More than 1,000 people were detained by Toronto police over the weekend of the G20 summit in June 2010 in what is considered the largest mass arrest in this country’s history. Most were released without charge.
Thirty-four officers were charged, including the most senior officer Supt. David Fenton, whose misconduct case is being heard Wednesday.
Fourteen cases were dismissed, withdrawn or stayed. Seventeen are ongoing. Two constables have been found guilty of discreditable conduct arising out of the G20. And one officer has since died, Toronto police say.
Below are some of the accused officers and details about their cases:
- Const. Babak Andalib-Goortani was convicted in September 2013 of assault with a weapon for using excessive force during the arrest of protester Adam Nobody on June 26, 2010, on the lawn of the Ontario legislature. He was sentenced on Dec. 9, 2013, to 45 days behind bars, though he was almost immediately granted bail pending an appeal.

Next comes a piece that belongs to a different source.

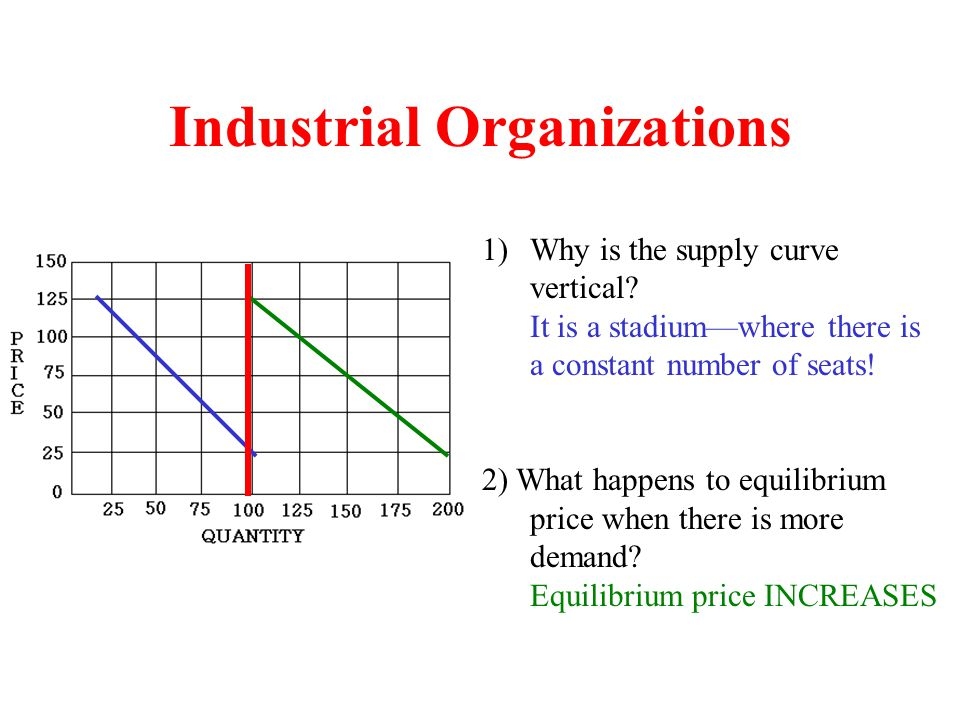 Industrial Organizations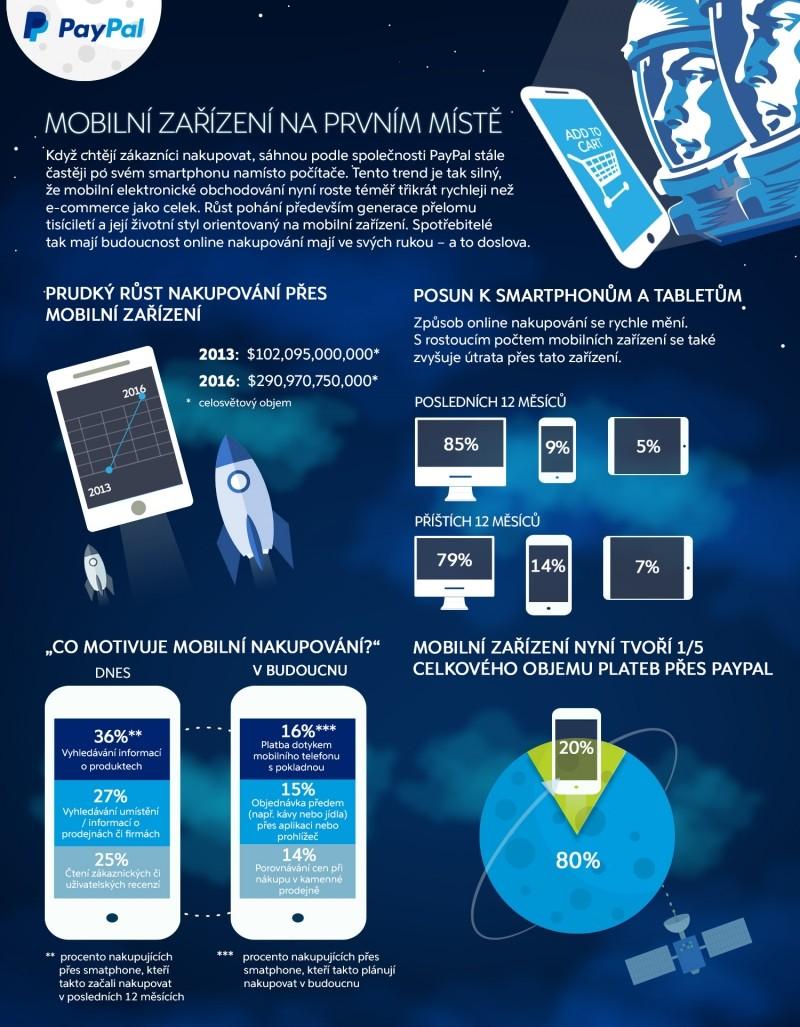 mobilní nakupování on-line - infografika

Andalib-Goortani hit Nobody several times with his baton while the protester was already on the ground, surrounded by other officers in the process of arresting him. Nobody was offering minimal resistance and several other police officers were piled on top of him. The officer has shown no remorse for his actions, the judge said.
- Const. Glenn Weddell, who faced criminal charges in the G20 protests, was found not guilty of assault in May 2013.
- Insp. Gary Meissner, the second most senior officer to be charged, retired before a hearing could take place.
- Const. Vincent Wong was found guilty of unlawfully arresting Jason Wall on June 27, 2010, at Yonge and Gerrard streets for wearing a bandana.
CORRECTION: A previous version of this story incorrectly stated the total number of officers charged was 32.